Les Fables d'Esope Phrygien, mises en Ryme Francoise.
Auec la vie dudit Esope extraite de plusieurs autheurs par M. Antoine du Moulin Masconnois.
A Lyon, Par Iean de Tournes, & Guillaume Gazeau. 1547.

Fable 33. Du Cheval & de l'Asne.
(N'estre orgueilleux pour prosperité.)

note: Fables 33 and 67 use the same woodcut. (note)

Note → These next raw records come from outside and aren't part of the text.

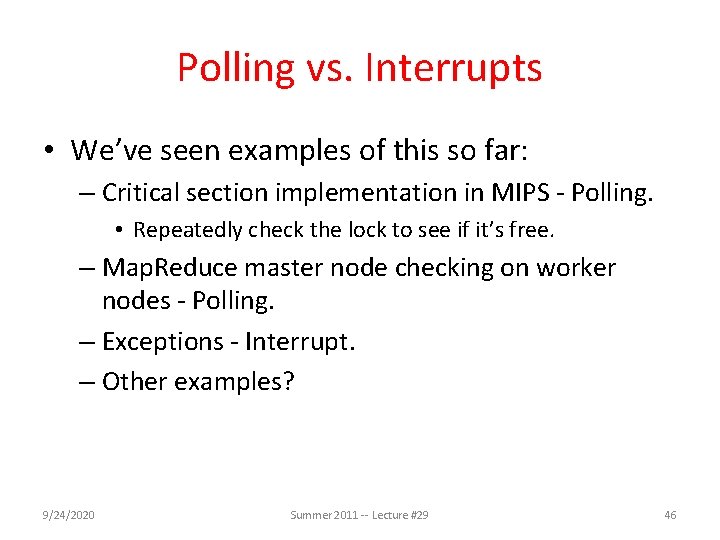 Polling vs. Interrupts

• We've seen examples of this so far:

– Critical section implementation in MIPS - Polling.

• Repeatedly check the lock to see if it's free.

– MapReduce master node checking on worker nodes - Polling.

– Exceptions - Interrupt.

– Other examples?

9/24/2020

Summer 2011 -- Lecture #29

46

For the Reader: A selection of Translations (mostly English), being those on hand at this writing..
Edition   Citation   Fable Title
Julien Macho, Lyon, 1480   III-3, fig. 74   de lasne et du chaval et de leur fortune
William Caxton, tr. (Steinhöwel) 1483   III-3   of the horse of the asse and of theyre fortune
Roger L'Estrange, tr, 1692   cf. p. 100 [no. 38]   A Horse and an Ass
Thomas Bewick, illus., 1818        
S.A. Handford, trans., 1954        
Edwin Perry, ed., trans. Barbrius and Phaedrus, 1965        
Olivia and Robert Temple (Chambry numbering), 1998        
Laura Gibbs, Aesop text project (WWW) Site active in 2002.   Perry 565    
Townsend   222   The Horse and the Ass
La Fontaine   VI-16    

note:
There are several versions of this fable. The central theme of each concerns a haughty horse who disparages the lowly ass and thinks much of himself. (Or a mule who refuses to come to the aid of the ass.) In each version the details differ. In one version, the one told by Babrius (Perry B&P, p. 3, no. 7, Perry 181. L'Estrange, p. 140: A Laden Ass and a Horse, Townsend 50; La Fontaine, Le Cheval et l'Ane), the Ass asks the horse (or mule) to share is burden because it is so heavy he will die. The ass does die and their master loads the entire load, including the skin of the ass onto the horse. The moral of this fable is that you end up being treated to what you deserve.

Another version -- told in the Steinhöwel and derivative translations -- revolves around a turns of fortune. The ass and the horse pass each other on the road. The horse is finely arrayed with a fine saddle and bridle. The horse is haughty to the ass. Time passes, the horse gets weak or sick and is put to work pulling a dung-cart. The ass recognizes him in the field and chides him for his former boasts of superiority. (Perry 565 L'Estrange, p. 100). This is the version told in the text of the de Tournes/Salomon Fable No. 33, above.

A third version (Perry 357)  Bewick (p. 327) tells a variant of the above. Instead of becomming sick, the horse is wounded in the eye during a military campaign and is placed in pasture.